OLEH: DAVID PRANATA BOER*
SAYA pernah mencoba-coba (2014) mikir untuk memasok dagang migor ke LN.
Yang dituju kala itu adalah Bosnia atas permintaan Dubesnya di Jakarta, ketika ketemu dan bicara langsung.
Kebutuhan migor Indonesia sangat diminati oleh dunia, apalagi khususnya oleh negara-negara muslim. Karena migor Indonesia adalah Palm Oil.
Sempat "perang isu" oleh kapitalis Barat yang menyebut migor Indonesia adalah sumber pemicu kolesterol. Tapi lama kelamaan isu itu pupus sendiri. Tahu sendirlah politik barat. (Ini bisa jadi bab ulasan tersendiri).
Tentang Bosnia, mereka sangat "tertekan" akan kebutuhan migor, karena komponen untuk memasak yang beredar di kawasan itu adalah migor dari migor Ukraina (Bunga Matahari), migor Spain (olive oil) dan migor German (Fat Oil yang tidak halal). Dan sangat mahal.
Selain masalah stock, masalah distribusi sangat terikat dengan aturan "keamanan" dan "diskriminasi" di kawasan itu, yaitu kapal tidak bisa langsung sandar jika sebelumnya sandar di negara Arab atau Israel.
Misal contoh: dalam rutenya, kapal yang sandar di pelabuhan Israel tidak boleh langsung merapat ke pelabuhan Jordan, atau ke Saudi dan sebaliknya, ini menyangkut efisiensi rute.
Kali ini muncul masalah baru, jaminan stock migor terancam karena Perang Russia vs Ukraina.
Peluang yang dimainkan oleh produsen migor Indonesia adalah bagaimana mencapai "harga baru" atas migor, supaya dapat untung. Inilah perbuatan jahat terhadap konsumen Indonesia.
Sebenarnya peluang ekspor saat ini sangat baik demi menjamin menyeimbangkan stok migor dunia.
Masalahnya, ternyata stok dalam negeri terganggu, harga pun diseret mengikuti harga pasar. Nah ini.
Andaikan pemerintah Indonesia "kuat" mengatur volume ekspor "kartel" migor, dan dengan politik bisa menjamin harga di dalam negeri. Maka aman.

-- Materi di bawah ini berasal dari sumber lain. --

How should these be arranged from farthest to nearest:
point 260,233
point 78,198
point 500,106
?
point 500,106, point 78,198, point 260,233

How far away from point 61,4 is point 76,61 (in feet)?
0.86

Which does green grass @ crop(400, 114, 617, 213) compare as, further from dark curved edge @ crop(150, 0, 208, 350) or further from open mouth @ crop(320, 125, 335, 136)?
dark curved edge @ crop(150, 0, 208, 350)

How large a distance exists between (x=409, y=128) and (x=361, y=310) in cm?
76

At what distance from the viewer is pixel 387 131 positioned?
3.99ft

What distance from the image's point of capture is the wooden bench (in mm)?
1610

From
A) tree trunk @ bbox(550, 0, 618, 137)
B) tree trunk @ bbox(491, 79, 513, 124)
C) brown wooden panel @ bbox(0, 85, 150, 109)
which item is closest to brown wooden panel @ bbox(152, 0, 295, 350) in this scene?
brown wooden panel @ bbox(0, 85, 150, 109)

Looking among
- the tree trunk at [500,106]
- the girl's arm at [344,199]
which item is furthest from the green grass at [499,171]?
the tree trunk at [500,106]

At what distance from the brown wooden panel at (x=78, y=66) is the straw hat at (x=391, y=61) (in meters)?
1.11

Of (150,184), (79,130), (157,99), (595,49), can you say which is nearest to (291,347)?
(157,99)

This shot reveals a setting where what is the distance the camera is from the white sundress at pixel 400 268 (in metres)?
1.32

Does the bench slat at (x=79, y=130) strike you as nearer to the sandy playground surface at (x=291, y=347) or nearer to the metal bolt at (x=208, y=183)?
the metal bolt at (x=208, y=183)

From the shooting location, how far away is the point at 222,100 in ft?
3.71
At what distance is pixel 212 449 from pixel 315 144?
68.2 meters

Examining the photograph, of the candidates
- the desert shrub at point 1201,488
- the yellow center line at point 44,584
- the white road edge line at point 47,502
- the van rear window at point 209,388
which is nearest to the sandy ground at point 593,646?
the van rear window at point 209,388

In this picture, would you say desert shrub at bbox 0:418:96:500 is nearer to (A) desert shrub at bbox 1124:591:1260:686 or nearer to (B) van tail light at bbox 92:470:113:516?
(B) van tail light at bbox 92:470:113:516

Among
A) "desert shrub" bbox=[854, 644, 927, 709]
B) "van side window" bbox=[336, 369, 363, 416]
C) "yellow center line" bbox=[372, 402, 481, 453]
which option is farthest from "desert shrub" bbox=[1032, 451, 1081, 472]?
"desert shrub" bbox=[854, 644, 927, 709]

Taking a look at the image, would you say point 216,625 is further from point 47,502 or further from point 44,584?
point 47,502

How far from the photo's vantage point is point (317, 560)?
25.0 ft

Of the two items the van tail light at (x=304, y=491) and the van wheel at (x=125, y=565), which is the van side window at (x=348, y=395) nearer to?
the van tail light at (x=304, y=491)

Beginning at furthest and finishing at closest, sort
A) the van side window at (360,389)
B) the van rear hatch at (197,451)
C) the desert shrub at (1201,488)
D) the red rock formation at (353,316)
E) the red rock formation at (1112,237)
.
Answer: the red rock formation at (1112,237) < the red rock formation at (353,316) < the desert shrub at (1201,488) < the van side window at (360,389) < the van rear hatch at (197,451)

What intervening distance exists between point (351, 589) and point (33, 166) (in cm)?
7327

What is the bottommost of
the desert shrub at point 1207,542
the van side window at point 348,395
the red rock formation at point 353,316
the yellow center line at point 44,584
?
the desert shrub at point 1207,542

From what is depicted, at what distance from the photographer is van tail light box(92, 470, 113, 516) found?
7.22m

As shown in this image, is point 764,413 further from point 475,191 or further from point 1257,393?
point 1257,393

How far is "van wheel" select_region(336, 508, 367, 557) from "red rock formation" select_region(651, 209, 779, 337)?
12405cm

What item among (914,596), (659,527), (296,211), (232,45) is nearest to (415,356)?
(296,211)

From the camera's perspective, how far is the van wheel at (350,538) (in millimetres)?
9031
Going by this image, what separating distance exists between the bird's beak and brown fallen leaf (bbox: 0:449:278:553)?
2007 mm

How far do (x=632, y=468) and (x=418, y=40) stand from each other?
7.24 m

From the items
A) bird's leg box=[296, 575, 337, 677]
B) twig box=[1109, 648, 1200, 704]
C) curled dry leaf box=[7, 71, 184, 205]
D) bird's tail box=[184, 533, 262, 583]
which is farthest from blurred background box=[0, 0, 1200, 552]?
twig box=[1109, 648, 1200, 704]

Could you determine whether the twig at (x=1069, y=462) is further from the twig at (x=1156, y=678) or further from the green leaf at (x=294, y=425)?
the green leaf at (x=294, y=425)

Tapi ketika harga di dalam negeri juga diseret mengikuti harga dunia. Nah, ini yang terjadi.
Investasi tanah buat kebun dan karyawan yang kerja dan tenologi produksi, semuanya asli lokal Indonesia, tapi harga mengikuti harga dunia.
Ini yang sedang dilakukan oleh pemerintah. Menertibkan. Semoga mampu dan bisa.
Maka kiranya perlulah lagi untuk belajar pendidikan moral Pancasila. Janhan cuma teriak “saya Pancasila”.